A recent study has advised men to stand more often in the saddle when they are cycling, to avoid damaging their testicles. Men’s Health reports that a study by scientists at Worclaw Medical University in Poland found that in certain cases, male cyclists were prone to numbness in the genital area, and erectile dysfunction (ED).
The study was published in Sports Medicine, and found that as well as poor technique, the design of the saddle may be to blame. The usual ‘nose’ shaped seat can put extra pressure on the private parts, causing soreness, numbness, and even nerve damage.
The scientists recommended that men who experience these symptoms stand as often as possible on the pedals, raising their lower quarters off the saddle. However, the study was small, based on just 22 cases of saddle soreness, and scientists are wary of drawing definitive conclusions.
They are also mindful of the fact that cycling is a good form of exercise, that is especially popular with men. Exercise is known to delay or improve many of the conditions known to cause ED, such as high blood pressure, excessive weight gain, and diabetes. The activity may also help to control anxiety, stress, and depression, which can also cause ED.
Dr Ippokratis Sarris, a consultant in reproductive medicine, explained to the Daily Mail: “There is a suggestion that nerve damage from the pressure of cycling can cause loss of sensation and problems with erections. Cycling is linked to infertility, but much more research is needed.”

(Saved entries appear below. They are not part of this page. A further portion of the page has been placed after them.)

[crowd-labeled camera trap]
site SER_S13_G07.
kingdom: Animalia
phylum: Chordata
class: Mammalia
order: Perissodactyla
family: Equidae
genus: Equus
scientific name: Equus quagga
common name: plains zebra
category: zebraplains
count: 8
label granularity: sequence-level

Kamil Litwinowicz, the review’s lead author at Wroclaw Medical University, explains that: “many men struggle with discomfort when riding a bike and there are concerns this can lead to sexual problems.”
He added: “However there is also strong evidence that being sedentary is linked to erectile dysfunction, so cycling as a form of activity could reduce that risk. We don’t want men to quit cycling, but instead to look at things like standing on the pedals or using a different saddle.”
Harvard Health reports on another study that was completed in 2014. This was much wider in scope, with 5,300 men being sent a questionnaire about how many hours a week they cycled, and if they had any issues with ED or infertility within five years. The researchers concluded that there was no clear correlation.
However, for keen cyclists who are keen to protect their crown jewels, the problem can be alleviated by choosing the right design of bike. Seats which have short noses and wide, well-padded saddles are best to avoid blocking blood flow to the penis. Gel saddles which are more pliable can also reduce numbness and friction.
The position of the handlebars can also make a difference, with the height lower than the saddle height being the best to avoid pressure on the private parts. Wearing protective underwear may also help. Men who experience tingling, pain or numbness in their genitals after cycling are advised to take a break and consult a doctor or pharmacist.